▶ [PROBLEM DESCRIPTION]
Please reproduce all of the listing below exactly and drop its images.

• • •

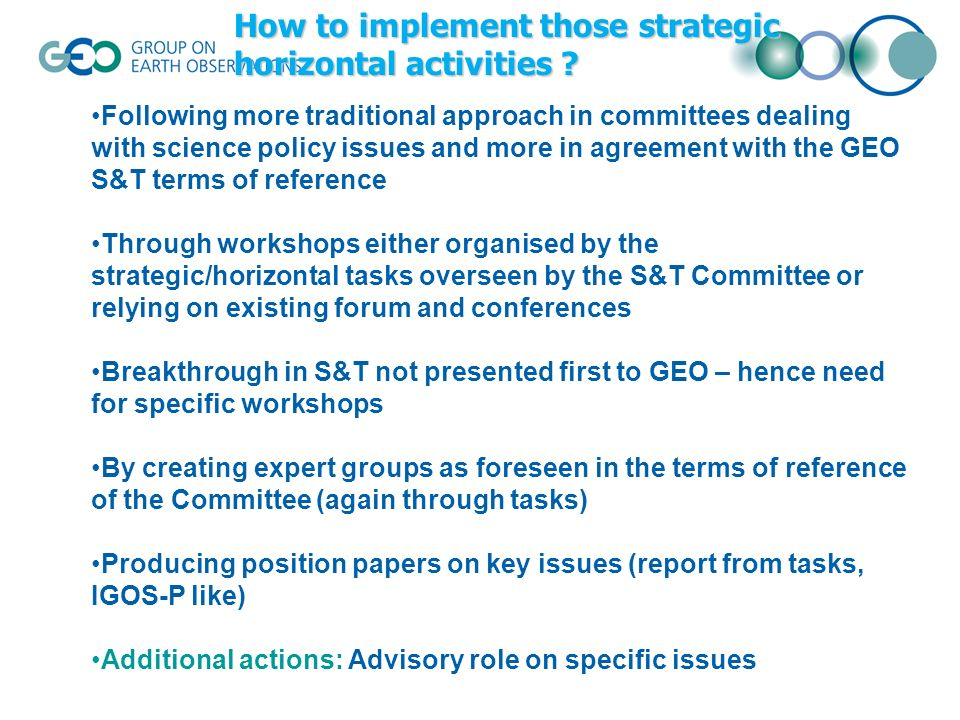 Following more traditional approach in committees dealing with science policy issues and more in agreement with the GEO S&T terms of reference Through
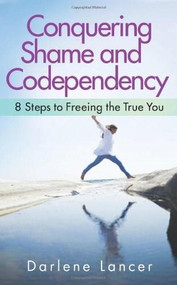Conquering Shame and Codependency (8 Steps to Freeing the True You) by Darlene Lancer, 9781616495336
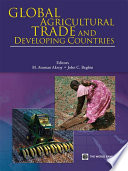 """""""Global Agricultural Trade and Developing Countries"""" by M. Ataman Aksoy, John C. Beghin"""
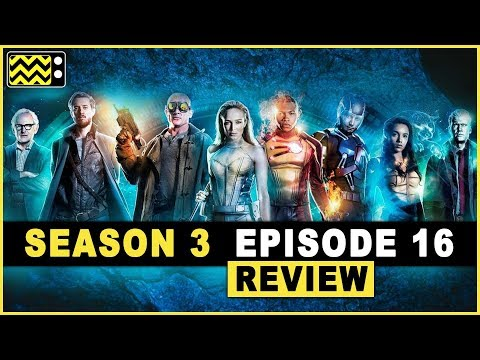 Legends Of Tomorrow Season 3 Episode 16 Review & Reaction | AfterBuzz TV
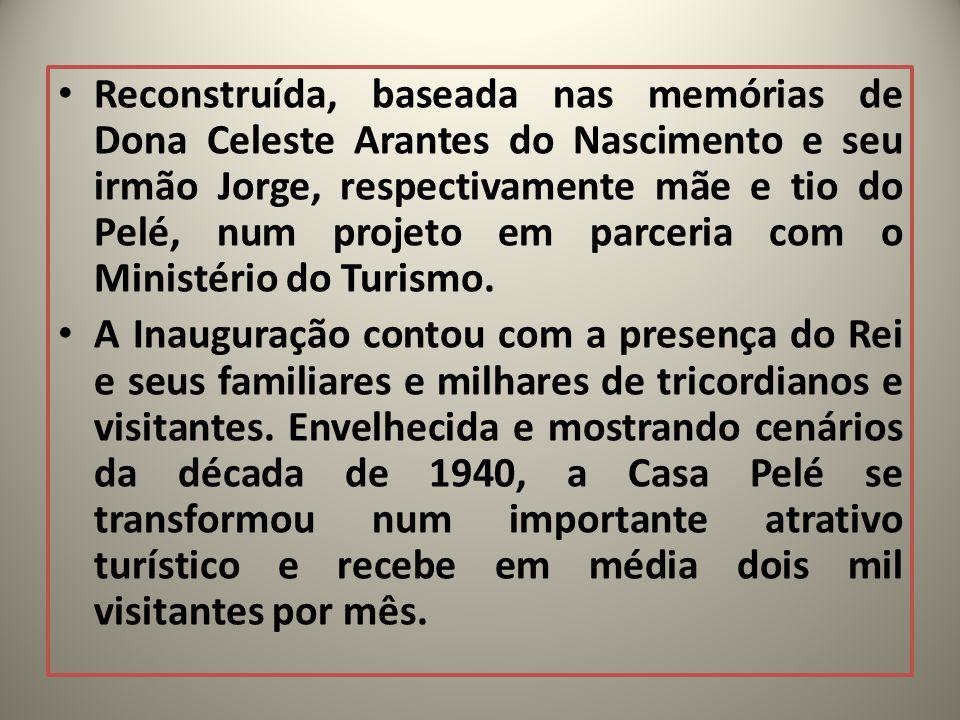 Reconstruída, baseada nas memórias de Dona Celeste Arantes do Nascimento e seu irmão Jorge, respectivamente mãe e tio do Pelé, num projeto em parceria
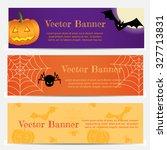 set of three halloween banners. ...   Shutterstock .eps vector #327713831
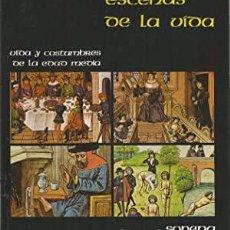 Enciclopedias: VIDA Y COSTUMBRES DE LA EDAD MEDIA - VARIOS - EDITORIAL SOPENA, 1983. Lote 213902985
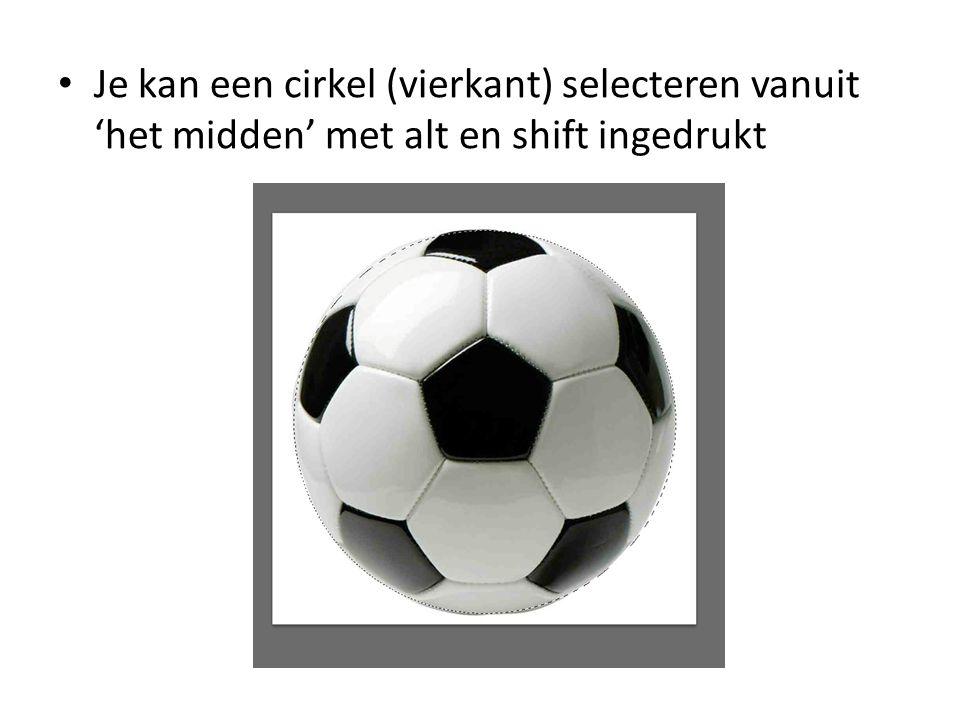 • Je kan een cirkel (vierkant) selecteren vanuit 'het midden' met alt en shift ingedrukt
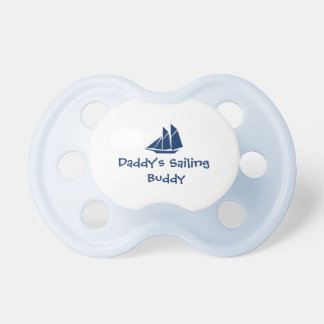 """Daddy's Sailing  Buddy"" Baby Pacifier"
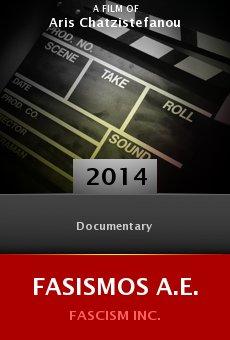 Watch Fasismos A.E. online stream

• • •

▶ [YOUR RESPONSE]
 Following more traditional approach in committees dealing with science policy issues and more in agreement with the GEO S&T terms of reference Through
Conquering Shame and Codependency (8 Steps to Freeing the True You) by Darlene Lancer, 9781616495336
 """""""Global Agricultural Trade and Developing Countries"""" by M. Ataman Aksoy, John C. Beghin"""
 Legends Of Tomorrow Season 3 Episode 16 Review & Reaction | AfterBuzz TV
 Reconstruída, baseada nas memórias de Dona Celeste Arantes do Nascimento e seu irmão Jorge, respectivamente mãe e tio do Pelé, num projeto em parceria
 set of three halloween banners. ...   Shutterstock .eps vector #327713831
 Enciclopedias: VIDA Y COSTUMBRES DE LA EDAD MEDIA - VARIOS - EDITORIAL SOPENA, 1983. Lote 213902985
 • Je kan een cirkel (vierkant) selecteren vanuit 'het midden' met alt en shift ingedrukt
 """Daddy's Sailing  Buddy"" Baby Pacifier"
 Watch Fasismos A.E. online stream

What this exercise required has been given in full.